Neil Young launches the PonoPlayer, another music digital player. It is either one step forward in music, or one step back.

Young says about the PonoPlayer, "It's about the music, real music." Young's company, along with an engineering team Ayre, based in Boulder, Colorado, developed the device. The mission is to deliver the highest quality music to consumers. Young has been working on this project for two-and-a-half years.

Young, and the website, claims that the PonoPlayer would be able to play back music surpassing that of a smartphone. The services comes with its own iTunes-like media manager that downloads music from its endemic store. And, the user can load the music onto the PonoPlayer, Rolling Stone reported.

It is a portable device with an intuitive LCD touch screen, with 128 GB of memory; it can store approximately 1,000 to 2,000 high-resolution songs, depending on the resolution and the length of the songs; and, it will accept memory cards which will hold more music and playlists.

In early 2012, Young says that he believed that Apple co-founder Steve Jobs would have backed the idea behind PonoMusic. Young also stated that he met Jobs before he died to discuss his service, and that "we were working on it."

Some people are definitely impressed by the device. Warner Music Group has converted thousands of albums from its archives to 192 KHz and 24 bit-sound, this is the system the PonoPlayer uses. The PonoPlayer will also have access to major record labels, as well as indie-labels.  
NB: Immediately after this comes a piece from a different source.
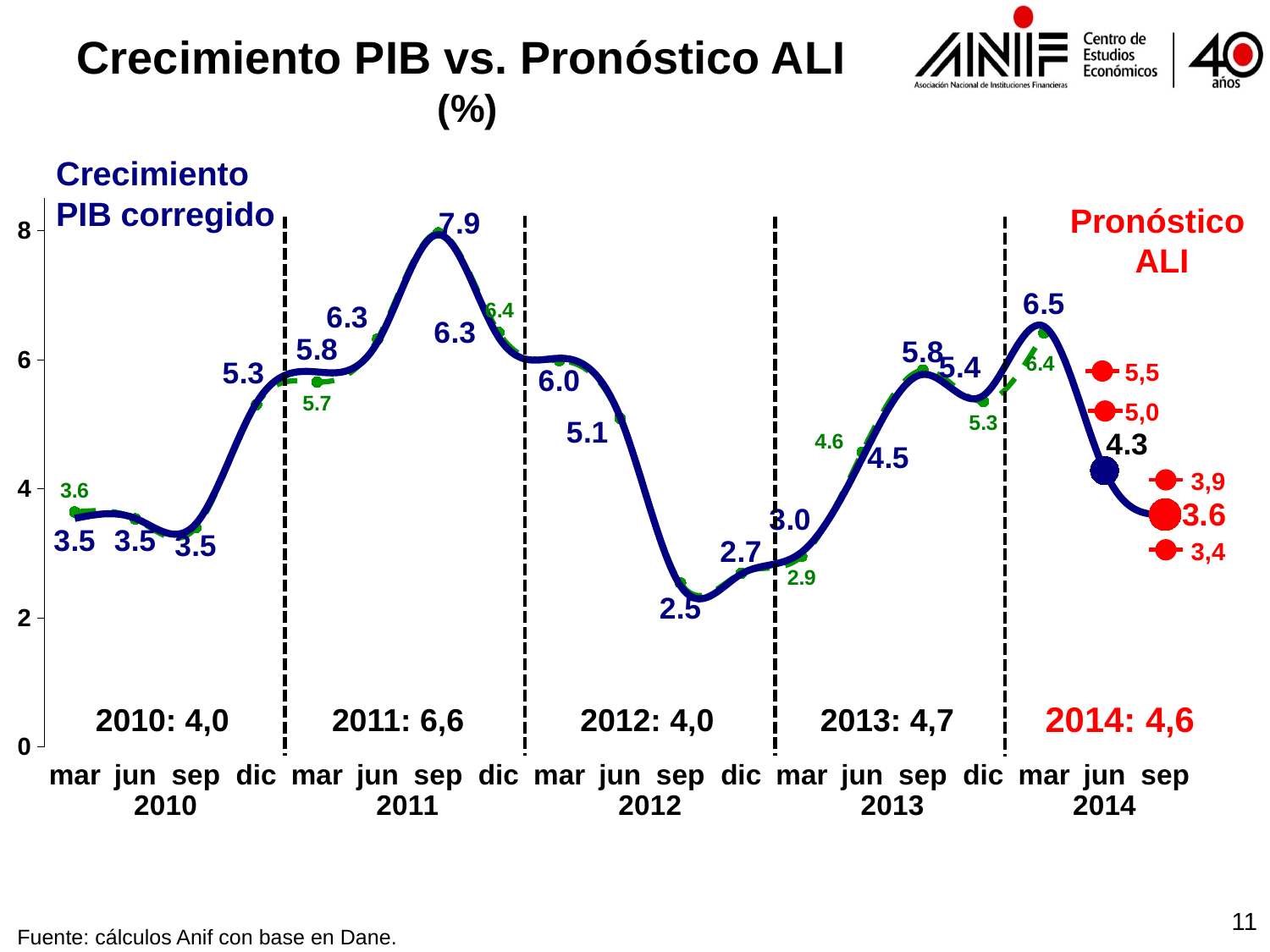
Is the Crecimiento PIB corregido value for sep 2012 greater or less than 4? less What is the Crecimiento PIB corregido value labelled for sep 2011? 7.9 What is the lowest value labelled on the Crecimiento PIB corregido line? 2.5 What is the Crecimiento PIB corregido value labelled for mar 2014? 6.5 What annual growth figure is shown for 2014? 4,6 Does the Crecimiento PIB corregido line rise or fall from mar 2014 to sep 2014? fall What type of chart is shown on the slide? line chart What is the highest value labelled on the Crecimiento PIB corregido line? 7.9 What is the difference between the sep 2011 value (7.9) and the sep 2012 value (2.5) on the Crecimiento PIB corregido line? 5.4 What annual growth figure is shown for 2011? 6,6 What is the highest Pronóstico ALI value shown in red on the right of the chart? 5,5 Which is larger: the annual figure for 2013 or the annual figure for 2012? 2013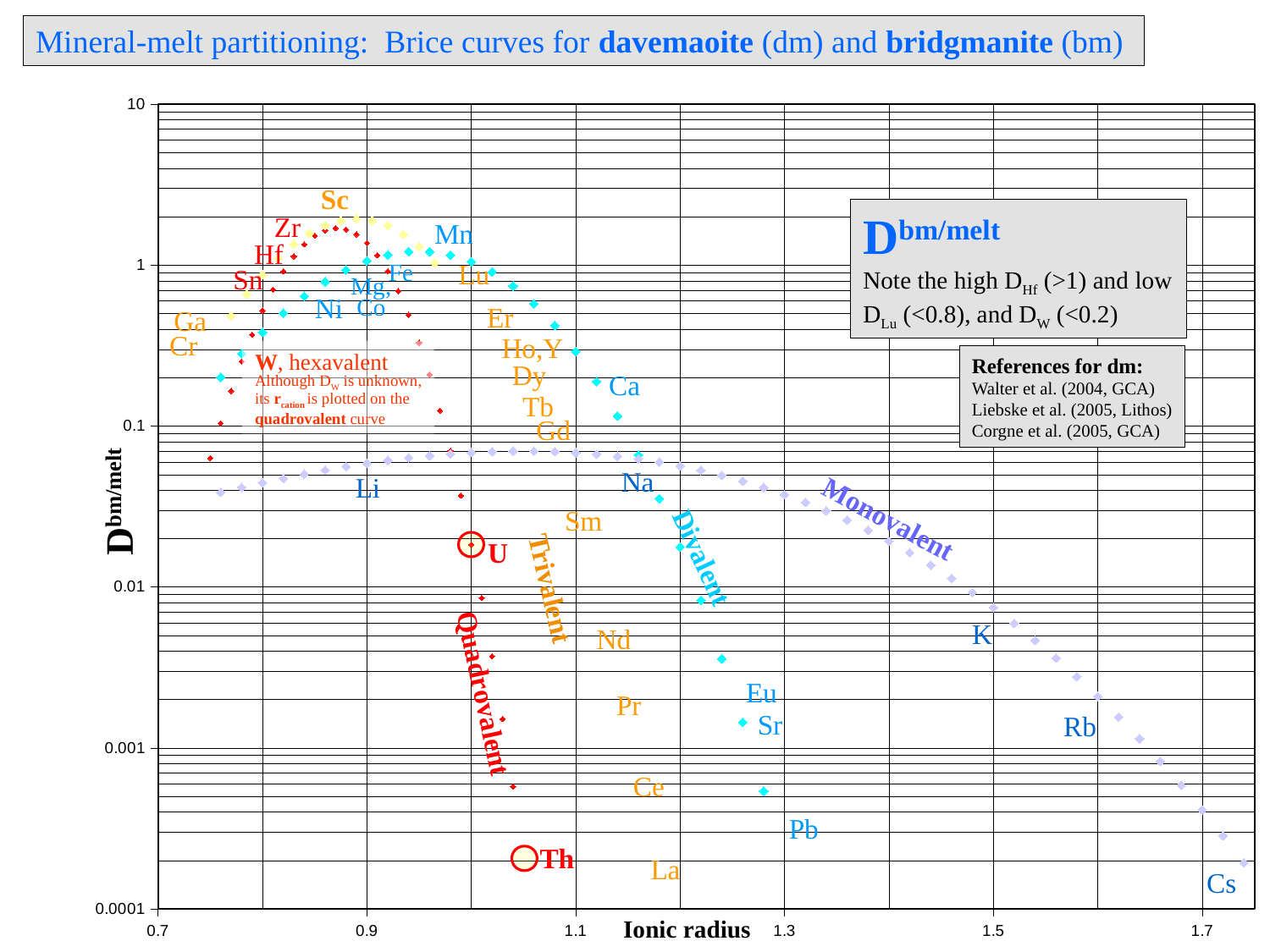
Is the value for K greater or less than 0.01? less Is the value for U greater or less than 0.01? greater What is the label of the y axis? D bm/melt Is the value for Th greater or less than 0.001? less Which has the larger value, Hf or Cs? Hf Along the monovalent curve, do the values rise or fall as ionic radius increases from Na to Cs? fall What kind of chart is shown on the slide? scatter chart What is the label of the x axis? Ionic radius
Also fans of the older and classic genres of music are excited that they can eventually listen to other music that Apple has not supported. Fans can purchase the first edition PonoPlayer through Kickstarter for $200, the suggested retail price is $399, CNET reported. As of press time, the $200 offer through Kickstarter might have changed.  

This is a lot of product hype, which is not unusual. But not everyone is a fan of the product. The Times reports that the device boasts of digital-to-analog conversion technology, which means that the songs will actually sound the way nature, the artist, and the music studio, had intended. But touting a 192 KHz with 24 bit recordings does not really make a difference in terms of listening or sound.
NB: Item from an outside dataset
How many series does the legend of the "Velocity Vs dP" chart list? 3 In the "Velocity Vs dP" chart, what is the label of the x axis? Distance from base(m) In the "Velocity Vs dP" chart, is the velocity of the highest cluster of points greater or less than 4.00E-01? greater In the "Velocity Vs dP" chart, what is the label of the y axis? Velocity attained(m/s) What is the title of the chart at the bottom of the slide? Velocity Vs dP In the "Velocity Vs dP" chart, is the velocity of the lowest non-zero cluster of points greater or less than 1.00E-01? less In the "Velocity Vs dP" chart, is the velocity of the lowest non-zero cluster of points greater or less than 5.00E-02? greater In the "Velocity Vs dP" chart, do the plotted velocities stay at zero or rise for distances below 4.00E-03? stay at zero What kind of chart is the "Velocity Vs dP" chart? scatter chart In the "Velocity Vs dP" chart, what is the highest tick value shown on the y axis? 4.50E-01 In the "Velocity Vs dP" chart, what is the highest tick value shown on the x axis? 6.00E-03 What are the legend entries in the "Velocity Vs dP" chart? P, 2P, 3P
A critic for The Quietus agrees. Firstly, the critic says the shape of the device is all wrong; he says it looks like a Chunky Toblerone; it has an angular shape which could make it lack portability. And, that the IPod culture is exceedingly popular, so is another device with the same features of an IPod really going to even penetrate the market.

Young indeed wants to start a revolution against the MP3s, CDs, poorly made vinyl, and poor audio quality in general, NPR reported. 
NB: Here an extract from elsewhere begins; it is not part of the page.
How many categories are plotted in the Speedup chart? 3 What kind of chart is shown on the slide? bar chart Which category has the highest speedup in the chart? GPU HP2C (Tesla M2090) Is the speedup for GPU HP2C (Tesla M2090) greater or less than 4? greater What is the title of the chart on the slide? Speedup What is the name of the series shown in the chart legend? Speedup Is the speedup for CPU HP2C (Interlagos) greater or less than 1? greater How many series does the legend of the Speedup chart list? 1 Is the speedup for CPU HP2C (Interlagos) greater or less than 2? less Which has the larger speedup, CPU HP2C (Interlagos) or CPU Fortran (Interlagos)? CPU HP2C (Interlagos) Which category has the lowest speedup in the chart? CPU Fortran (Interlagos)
Young's motivation for developing the PonoPlayer came when he used to listen to music loudly. Young soon realized that the recordings were done loud, so when he raised the volume, the song(s) became more amplified to the point that it hurt his ears; it was the same for CDs. But then along came the MP3.

Pono is Hawaiian for "righteousness," "goodness," "prosperity," and "fortune." Some people feel that Young's music represents that, but perhaps we can hope that the PonoPlayer will be a success.